A Procuradoria-Geral do Município apontou que a legislação vigente não permitia uma nova prorrogação para contratos que já haviam atingido o limite excepcional de 180 dias. Por isso, segundo o parecer jurídico, a solução precisava passar pela Câmara Municipal, com uma autorização excepcional, transitória e por prazo determinado.

A justificativa também ressalta que a situação não decorre de inércia administrativa. Conforme o documento, a Secretaria de Saúde vinha utilizando os instrumentos disponíveis para recomposição do quadro, mas “não há viabilidade fática e temporal para assegurar a recomposição integral e tempestiva” dos profissionais cujos contratos estão próximos do vencimento.

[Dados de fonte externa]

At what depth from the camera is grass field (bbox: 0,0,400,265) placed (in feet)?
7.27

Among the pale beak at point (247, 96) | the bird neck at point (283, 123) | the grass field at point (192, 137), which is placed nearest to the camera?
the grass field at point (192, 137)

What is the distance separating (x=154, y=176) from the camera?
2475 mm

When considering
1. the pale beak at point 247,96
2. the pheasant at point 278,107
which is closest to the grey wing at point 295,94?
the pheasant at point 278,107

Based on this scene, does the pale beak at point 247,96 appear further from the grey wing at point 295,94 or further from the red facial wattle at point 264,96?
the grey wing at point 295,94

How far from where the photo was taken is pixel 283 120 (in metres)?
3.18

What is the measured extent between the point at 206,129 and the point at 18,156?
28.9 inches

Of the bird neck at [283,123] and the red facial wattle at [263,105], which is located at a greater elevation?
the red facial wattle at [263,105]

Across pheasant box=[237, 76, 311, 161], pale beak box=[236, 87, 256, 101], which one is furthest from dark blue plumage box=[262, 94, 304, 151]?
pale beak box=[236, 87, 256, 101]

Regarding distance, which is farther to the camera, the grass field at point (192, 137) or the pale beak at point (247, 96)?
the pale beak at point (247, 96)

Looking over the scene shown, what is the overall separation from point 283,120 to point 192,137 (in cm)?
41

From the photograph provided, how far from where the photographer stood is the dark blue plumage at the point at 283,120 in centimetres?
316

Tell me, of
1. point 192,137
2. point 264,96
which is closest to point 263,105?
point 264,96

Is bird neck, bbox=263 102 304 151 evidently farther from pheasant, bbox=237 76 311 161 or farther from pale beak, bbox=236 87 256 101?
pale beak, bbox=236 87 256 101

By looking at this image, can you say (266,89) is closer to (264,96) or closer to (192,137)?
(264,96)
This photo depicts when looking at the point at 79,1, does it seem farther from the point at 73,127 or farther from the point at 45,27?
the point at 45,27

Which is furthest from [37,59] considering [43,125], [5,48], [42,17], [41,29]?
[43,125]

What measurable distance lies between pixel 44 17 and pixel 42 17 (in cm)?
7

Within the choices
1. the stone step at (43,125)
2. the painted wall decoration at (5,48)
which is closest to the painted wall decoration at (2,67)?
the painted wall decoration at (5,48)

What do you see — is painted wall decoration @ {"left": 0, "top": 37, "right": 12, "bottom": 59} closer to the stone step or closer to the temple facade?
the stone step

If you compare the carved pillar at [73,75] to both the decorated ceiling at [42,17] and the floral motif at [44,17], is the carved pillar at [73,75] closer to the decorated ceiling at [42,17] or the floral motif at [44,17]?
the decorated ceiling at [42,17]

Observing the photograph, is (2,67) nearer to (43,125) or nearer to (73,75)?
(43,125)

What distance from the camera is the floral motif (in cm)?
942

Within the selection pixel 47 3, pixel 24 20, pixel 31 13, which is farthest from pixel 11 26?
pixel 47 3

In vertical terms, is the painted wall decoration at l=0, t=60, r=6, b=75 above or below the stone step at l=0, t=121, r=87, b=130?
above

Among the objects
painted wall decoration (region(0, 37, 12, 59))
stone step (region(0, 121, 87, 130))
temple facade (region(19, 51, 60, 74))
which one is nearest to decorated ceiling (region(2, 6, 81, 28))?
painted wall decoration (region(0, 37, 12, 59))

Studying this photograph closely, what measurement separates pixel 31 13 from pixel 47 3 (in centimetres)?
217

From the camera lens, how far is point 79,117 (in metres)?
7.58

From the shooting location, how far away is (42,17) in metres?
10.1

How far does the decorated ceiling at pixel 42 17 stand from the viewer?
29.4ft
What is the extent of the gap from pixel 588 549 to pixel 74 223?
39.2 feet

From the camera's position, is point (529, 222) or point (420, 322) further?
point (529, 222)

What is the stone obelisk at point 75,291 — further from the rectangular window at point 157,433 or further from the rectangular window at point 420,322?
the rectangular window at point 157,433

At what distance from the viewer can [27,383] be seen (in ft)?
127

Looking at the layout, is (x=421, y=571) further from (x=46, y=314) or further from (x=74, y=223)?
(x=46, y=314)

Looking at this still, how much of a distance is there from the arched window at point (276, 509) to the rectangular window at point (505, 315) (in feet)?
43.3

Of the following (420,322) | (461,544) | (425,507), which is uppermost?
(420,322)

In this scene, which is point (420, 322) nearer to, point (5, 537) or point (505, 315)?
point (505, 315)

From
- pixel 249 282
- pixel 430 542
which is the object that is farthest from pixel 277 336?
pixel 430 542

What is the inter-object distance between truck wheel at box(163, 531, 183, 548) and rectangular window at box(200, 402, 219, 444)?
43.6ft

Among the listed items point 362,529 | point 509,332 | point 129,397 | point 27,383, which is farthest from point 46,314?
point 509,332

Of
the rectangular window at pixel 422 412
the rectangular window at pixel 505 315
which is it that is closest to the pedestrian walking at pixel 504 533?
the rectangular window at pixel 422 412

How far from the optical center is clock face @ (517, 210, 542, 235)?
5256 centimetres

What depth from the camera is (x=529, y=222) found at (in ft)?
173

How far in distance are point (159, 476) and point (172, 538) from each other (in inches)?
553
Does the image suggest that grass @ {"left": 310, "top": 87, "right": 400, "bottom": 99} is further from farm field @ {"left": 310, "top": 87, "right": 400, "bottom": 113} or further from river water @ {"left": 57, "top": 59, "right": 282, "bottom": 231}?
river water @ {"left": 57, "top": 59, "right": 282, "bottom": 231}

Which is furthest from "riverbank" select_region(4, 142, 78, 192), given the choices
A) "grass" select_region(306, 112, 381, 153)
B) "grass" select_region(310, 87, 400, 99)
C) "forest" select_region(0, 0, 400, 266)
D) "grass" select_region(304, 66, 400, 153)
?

Outro ponto considerado decisivo foi o risco de desassistência. O parecer aponta que o encerramento simultâneo de centenas de vínculos poderia provocar redução da capacidade de atendimento da rede municipal e gerar risco de colapso na assistência. A saúde, destaca o documento, é um direito fundamental e sua prestação possui caráter contínuo e inadiável.

A mudança, portanto, cria uma alternativa jurídica para evitar uma ruptura no atendimento enquanto são adotadas medidas para recomposição definitiva da força de trabalho. O próprio parecer ressalta que a contratação temporária continua sendo uma exceção à regra do concurso público e não pode ser utilizada para perpetuar vínculos de forma indefinida.